PROBLEM DESCRIPTION => Output the data exactly as it appears, beginning with the line containing "Based on the" and continuing through the line containing "which object is furthest from point 47,195?", both lines included.

DATA SHOWN =>
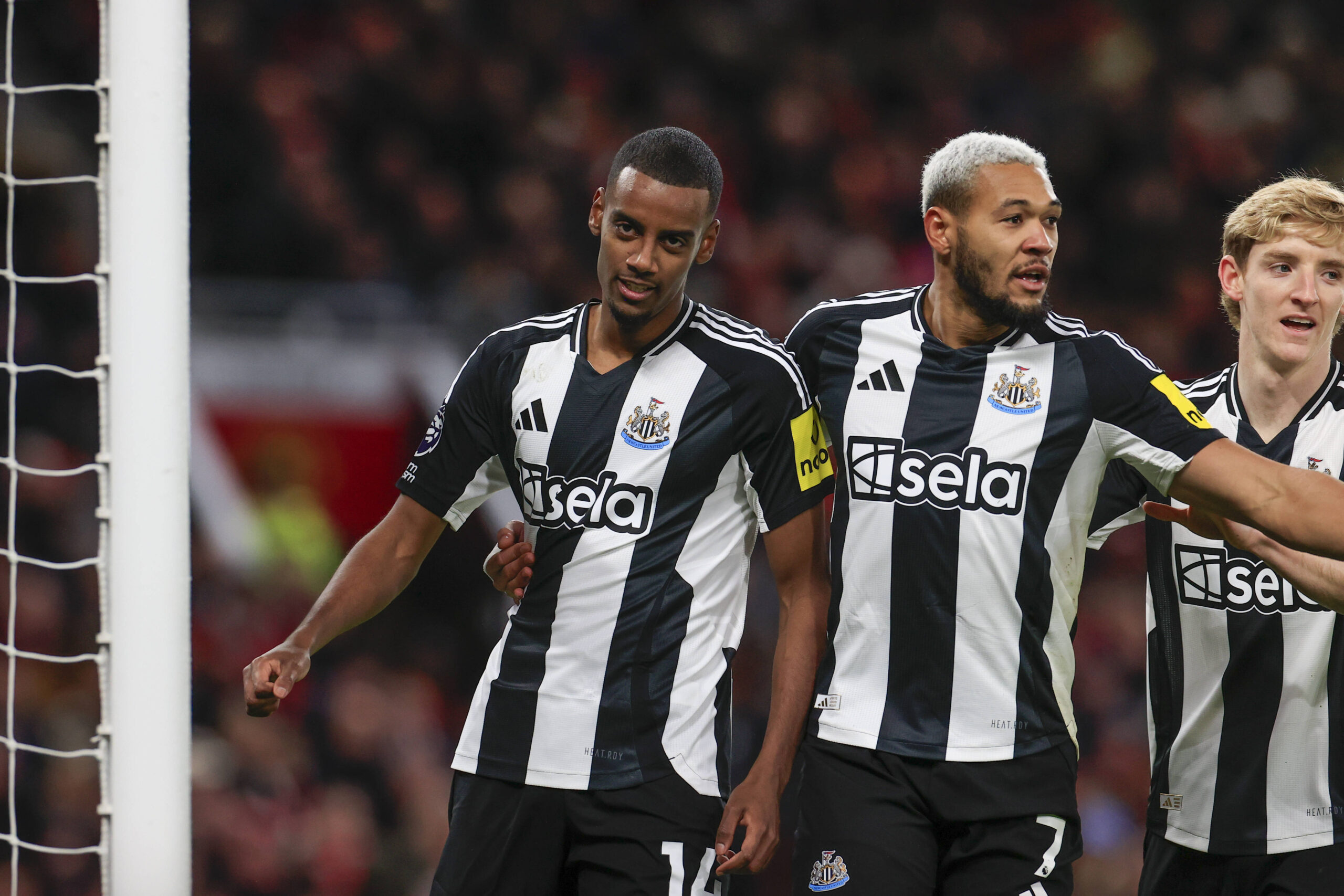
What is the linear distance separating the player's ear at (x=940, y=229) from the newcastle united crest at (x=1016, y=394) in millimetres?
...
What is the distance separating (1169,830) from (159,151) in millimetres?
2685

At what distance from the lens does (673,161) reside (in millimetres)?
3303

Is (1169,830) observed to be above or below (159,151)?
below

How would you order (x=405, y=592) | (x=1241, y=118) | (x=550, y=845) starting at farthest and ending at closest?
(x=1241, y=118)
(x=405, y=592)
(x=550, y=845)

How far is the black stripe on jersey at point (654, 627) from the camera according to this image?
* * *
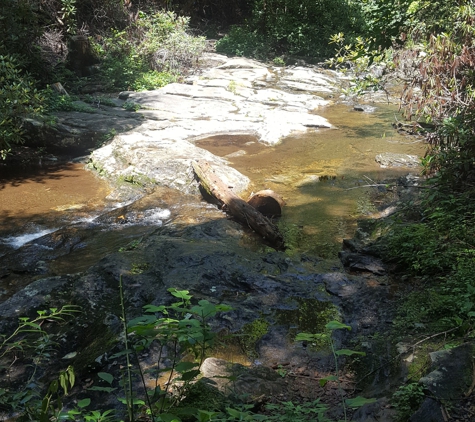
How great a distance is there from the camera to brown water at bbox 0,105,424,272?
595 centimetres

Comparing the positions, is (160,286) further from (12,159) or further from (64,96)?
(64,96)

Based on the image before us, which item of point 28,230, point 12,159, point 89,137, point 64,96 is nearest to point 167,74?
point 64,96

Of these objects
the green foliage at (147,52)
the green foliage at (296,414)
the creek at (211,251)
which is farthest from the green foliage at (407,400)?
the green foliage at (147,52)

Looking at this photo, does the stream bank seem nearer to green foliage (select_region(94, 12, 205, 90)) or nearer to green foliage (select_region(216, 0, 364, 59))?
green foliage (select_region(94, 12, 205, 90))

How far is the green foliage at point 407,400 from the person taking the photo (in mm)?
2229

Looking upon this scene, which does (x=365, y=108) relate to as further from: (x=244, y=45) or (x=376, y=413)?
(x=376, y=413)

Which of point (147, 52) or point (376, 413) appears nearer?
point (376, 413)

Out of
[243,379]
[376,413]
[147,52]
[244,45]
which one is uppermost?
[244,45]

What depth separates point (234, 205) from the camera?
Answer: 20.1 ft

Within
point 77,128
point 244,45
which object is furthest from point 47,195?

EXERCISE SOLUTION =>
Based on the image before us, which item of point 28,230, point 12,159, point 89,137, point 64,96 is nearest to point 167,74?
point 64,96

Of these objects
the green foliage at (147,52)
the green foliage at (296,414)
the creek at (211,251)
which is farthest from the green foliage at (407,400)?
the green foliage at (147,52)

Looking at this photo, does the stream bank seem nearer to green foliage (select_region(94, 12, 205, 90)) or nearer to green foliage (select_region(216, 0, 364, 59))?
green foliage (select_region(94, 12, 205, 90))

How far is the green foliage at point 407,400 from the person taking the photo (in mm)?
2229

Looking upon this scene, which does (x=365, y=108) relate to as further from: (x=244, y=45) or (x=376, y=413)?
(x=376, y=413)

Which of point (147, 52) or point (376, 413) appears nearer?
point (376, 413)

Out of
[243,379]
[376,413]
[147,52]
[244,45]
which one is uppermost?
[244,45]

What depth separates point (234, 205) from the camera?
Answer: 20.1 ft

Within
point 77,128
point 244,45
which object is furthest from point 47,195?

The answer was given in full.